Hier gründen die vom BFA gegen die BF erhobenen, allenfalls strafrechtlich relevanten Vorwürfe auf einer (noch) nicht verifizierten Verdachtslage, zumal sie sich bislang nicht geständig zeigte und auch eine plausible Erklärung für ihre Involvierung anbot. Das BFA hat zu den gegen Vorwürfen keine näheren Ermittlungen durchgeführt.
Da die Voraussetzungen für die Erlassung eines Aufenthaltsverbots gegen die BF somit nicht erfüllt sind, ist Spruchpunkt I. des angefochtenen Bescheids in Stattgebung der Beschwerde ersatzlos zu beheben, zumal auch die Tatbestandserfordernisse für die Erlassung einer (von der erstinstanzlichen Entscheidung des BFA umfassten) Ausweisung nach § 66 FPG nicht erfüllt sind, weil die BF gemäß § 51 Abs 1 Z 1 NAG unionsrechtlich aufenthaltsberechtigt ist und von ihr keine (erkennbare) Gefahr für die öffentliche Ordnung und Sicherheit ausgeht. Dies bedingt auch die Aufhebung der auf der Erlassung einer aufenthaltsbeendenden Maßnahme aufbauenden Spruchpunkte II. und III. des angefochtenen Bescheids (Nichterteilung eines Durchsetzungsaufschubs und Aberkennung der aufschiebenden Wirkung).
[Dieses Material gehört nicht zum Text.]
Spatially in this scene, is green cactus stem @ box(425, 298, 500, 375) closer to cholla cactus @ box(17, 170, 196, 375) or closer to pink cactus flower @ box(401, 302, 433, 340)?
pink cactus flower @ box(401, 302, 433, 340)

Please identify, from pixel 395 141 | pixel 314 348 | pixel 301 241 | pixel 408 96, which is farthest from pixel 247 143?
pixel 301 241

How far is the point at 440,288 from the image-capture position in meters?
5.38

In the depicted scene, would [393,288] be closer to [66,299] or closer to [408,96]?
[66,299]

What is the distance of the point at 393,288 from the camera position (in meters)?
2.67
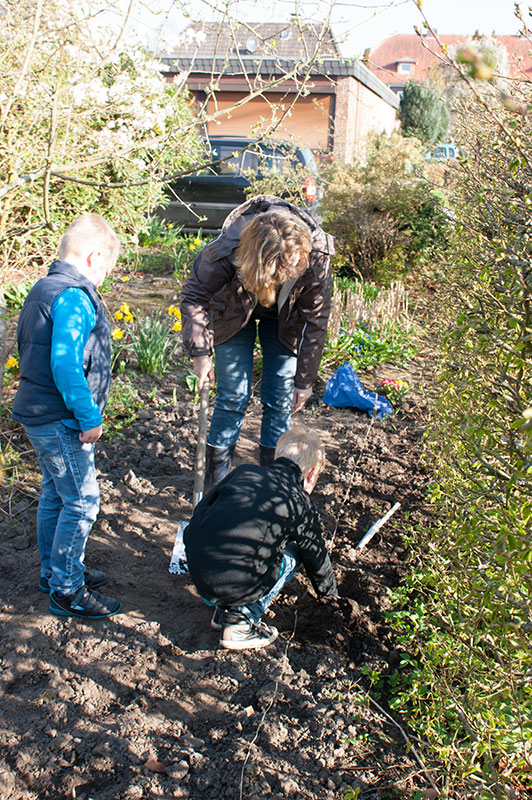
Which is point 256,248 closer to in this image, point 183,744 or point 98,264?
point 98,264

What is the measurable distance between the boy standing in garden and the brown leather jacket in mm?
586

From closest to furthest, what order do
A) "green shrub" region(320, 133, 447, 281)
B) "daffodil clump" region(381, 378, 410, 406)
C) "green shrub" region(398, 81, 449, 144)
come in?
"daffodil clump" region(381, 378, 410, 406) → "green shrub" region(320, 133, 447, 281) → "green shrub" region(398, 81, 449, 144)

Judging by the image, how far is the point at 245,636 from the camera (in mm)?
2508

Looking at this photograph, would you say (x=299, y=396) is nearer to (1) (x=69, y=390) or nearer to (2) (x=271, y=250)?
(2) (x=271, y=250)

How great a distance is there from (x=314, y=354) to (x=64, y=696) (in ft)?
6.10

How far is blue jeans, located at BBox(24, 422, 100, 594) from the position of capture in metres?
2.45

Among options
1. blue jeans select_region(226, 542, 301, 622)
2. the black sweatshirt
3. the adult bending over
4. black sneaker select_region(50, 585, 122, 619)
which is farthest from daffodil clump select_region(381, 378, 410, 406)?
black sneaker select_region(50, 585, 122, 619)

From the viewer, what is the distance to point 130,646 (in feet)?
8.17

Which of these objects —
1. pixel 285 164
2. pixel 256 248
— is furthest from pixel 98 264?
pixel 285 164

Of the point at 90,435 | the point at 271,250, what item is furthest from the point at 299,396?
the point at 90,435

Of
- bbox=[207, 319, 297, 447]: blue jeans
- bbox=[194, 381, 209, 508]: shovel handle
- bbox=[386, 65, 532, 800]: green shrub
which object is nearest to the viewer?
bbox=[386, 65, 532, 800]: green shrub

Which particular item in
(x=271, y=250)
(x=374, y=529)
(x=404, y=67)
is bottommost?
(x=374, y=529)

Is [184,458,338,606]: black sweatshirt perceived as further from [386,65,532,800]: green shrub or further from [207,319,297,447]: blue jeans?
[207,319,297,447]: blue jeans

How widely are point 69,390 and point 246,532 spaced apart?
2.75ft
Sollte die BF in Zukunft in Österreich wegen entsprechend schwerwiegender Taten bestraft werden, wird die Erlassung eines Aufenthaltsverbots oder einer Ausweisung gegen sie neuerlich zu prüfen sein.
Da bereits auf Grund der Aktenlage feststeht, dass der angefochtene Bescheid zur Gänze zu beheben ist, entfällt die beantragte mündliche Verhandlung gemäß § 24 Abs 2 Z 1 VwGVG.
Die bei Erlassung einer aufenthaltsbeendenden Maßnahme unter Bedachtnahme auf die jeweiligen Umstände des Einzelfalls in Form einer Gesamtbetrachtung vorgenommene Erstellung einer Gefährdungsprognose ist im Allgemeinen nicht revisibel (vgl. VwGH Ra 11.05.2017, 2016/21/0022). Die Revision ist nicht zuzulassen, weil sich das BVwG an bestehender VwGH-Rechtsprechung orientieren konnte und keine darüberhinausgehende grundsätzliche Rechtsfrage iSd Art 133 Abs 4 B-VG zu lösen war.